This cell iterates through the final list of selected dates, generates the `config.py` file for each, and executes the `run_sequence.py` script.

In [12]:
print("\n--- Step 4: Starting processing sequence ---")

if not dates_to_process:
    print("No dates to process. Halting execution.")
else:
    for date_str in dates_to_process:
        print(f"\n{'='*20} PROCESSING DATE: {date_str} {'='*20}")
        
        # 1. Create the config.py file for the current date
        utils.create_pipeline_config_file(
            config_path=ROOT_DIR / 'config.py',
            date_str=date_str,
            downloads_dir=DOWNLOADS_DIR,
            dest_dir=DEST_DIR,
            annual_risk_free_rate=ANNUAL_RISK_FREE_RATE,
            trading_days_per_year=TRADING_DAYS_PER_YEAR
        )

        # --- 2. Run the external processing script ---
        print(f"Executing run_sequence_v2.py for {date_str}...")

        # First, create a clear variable for the full path
        script_to_run = ROOT_DIR / 'run_sequence_v2.py'

        # Now, the f-string is simple and has no quote conflicts
        get_ipython().run_line_magic('run', f'-i "{script_to_run}"')

        print(f"--- Finished processing for {date_str} ---")

    print(f"\n{'='*25} ALL PROCESSING COMPLETE {'='*25}")

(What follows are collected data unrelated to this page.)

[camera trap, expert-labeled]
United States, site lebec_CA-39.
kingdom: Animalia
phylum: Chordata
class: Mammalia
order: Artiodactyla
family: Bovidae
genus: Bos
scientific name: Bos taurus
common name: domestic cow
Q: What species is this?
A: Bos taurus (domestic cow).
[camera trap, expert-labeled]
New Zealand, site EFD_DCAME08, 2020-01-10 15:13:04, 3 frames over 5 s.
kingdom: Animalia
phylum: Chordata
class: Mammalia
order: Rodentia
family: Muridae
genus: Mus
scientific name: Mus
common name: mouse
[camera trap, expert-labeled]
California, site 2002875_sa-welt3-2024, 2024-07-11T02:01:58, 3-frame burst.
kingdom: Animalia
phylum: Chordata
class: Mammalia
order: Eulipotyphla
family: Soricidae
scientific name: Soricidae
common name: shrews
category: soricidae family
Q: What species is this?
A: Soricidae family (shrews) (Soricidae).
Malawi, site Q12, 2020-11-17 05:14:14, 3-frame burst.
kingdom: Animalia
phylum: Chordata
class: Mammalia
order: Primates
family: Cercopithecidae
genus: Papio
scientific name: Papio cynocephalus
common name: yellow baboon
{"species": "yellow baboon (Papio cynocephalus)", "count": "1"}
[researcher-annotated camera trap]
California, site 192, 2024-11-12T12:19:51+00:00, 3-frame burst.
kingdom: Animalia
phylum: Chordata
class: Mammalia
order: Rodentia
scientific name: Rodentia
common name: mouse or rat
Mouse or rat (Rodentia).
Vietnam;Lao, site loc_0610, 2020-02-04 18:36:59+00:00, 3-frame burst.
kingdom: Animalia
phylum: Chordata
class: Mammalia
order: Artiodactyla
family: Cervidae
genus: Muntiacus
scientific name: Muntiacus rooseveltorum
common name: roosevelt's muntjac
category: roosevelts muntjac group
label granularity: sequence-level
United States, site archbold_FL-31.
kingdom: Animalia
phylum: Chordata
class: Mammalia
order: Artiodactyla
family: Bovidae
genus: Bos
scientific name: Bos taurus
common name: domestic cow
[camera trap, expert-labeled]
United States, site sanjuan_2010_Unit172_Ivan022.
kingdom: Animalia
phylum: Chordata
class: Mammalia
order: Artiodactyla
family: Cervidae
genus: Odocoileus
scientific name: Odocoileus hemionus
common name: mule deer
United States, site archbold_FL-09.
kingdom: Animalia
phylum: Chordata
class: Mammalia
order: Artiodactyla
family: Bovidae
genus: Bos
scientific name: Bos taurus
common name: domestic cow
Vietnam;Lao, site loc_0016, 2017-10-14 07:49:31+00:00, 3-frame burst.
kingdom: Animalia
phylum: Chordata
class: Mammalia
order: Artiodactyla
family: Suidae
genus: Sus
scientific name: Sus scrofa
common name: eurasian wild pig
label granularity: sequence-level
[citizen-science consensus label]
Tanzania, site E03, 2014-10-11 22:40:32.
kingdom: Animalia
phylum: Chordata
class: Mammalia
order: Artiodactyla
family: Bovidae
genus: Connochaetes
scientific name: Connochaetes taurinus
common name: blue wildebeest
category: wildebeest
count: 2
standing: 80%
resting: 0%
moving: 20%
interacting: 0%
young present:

--- Step 4: Starting processing sequence ---

Successfully created config file: c:\Users\ping\Files_win10\python\py311\stocks\config.py
Executing run_sequence_v2.py for 2025-07-24...
Starting notebook execution sequence...

--- Running py1_clean_df_finviz_v15.ipynb ---

Running command: c:\Users\ping\Files_win10\python\py311\.venv\Scripts\python.exe -m jupyter nbconvert --to notebook --execute --output C:\Users\ping\Files_win10\python\py311\stocks\notebooks_mean_reversion\executed\executed_py1_clean_df_finviz_v15.ipynb C:\Users\ping\Files_win10\python\py311\stocks\notebooks_mean_reversion\py1_clean_df_finviz_v15.ipynb
Successfully executed py1_clean_df_finviz_v15.ipynb
Output saved to: C:\Users\ping\Files_win10\python\py311\stocks\notebooks_mean_reversion\executed\executed_py1_clean_df_finviz_v15.ipynb

--- Running py2_clean_df_OHLCV_v10.ipynb ---

Running command: c:\Users\ping\Files_win10\python\py311\.venv\Scripts\python.exe -m jupyter nbconvert --to notebook --execute --output C:\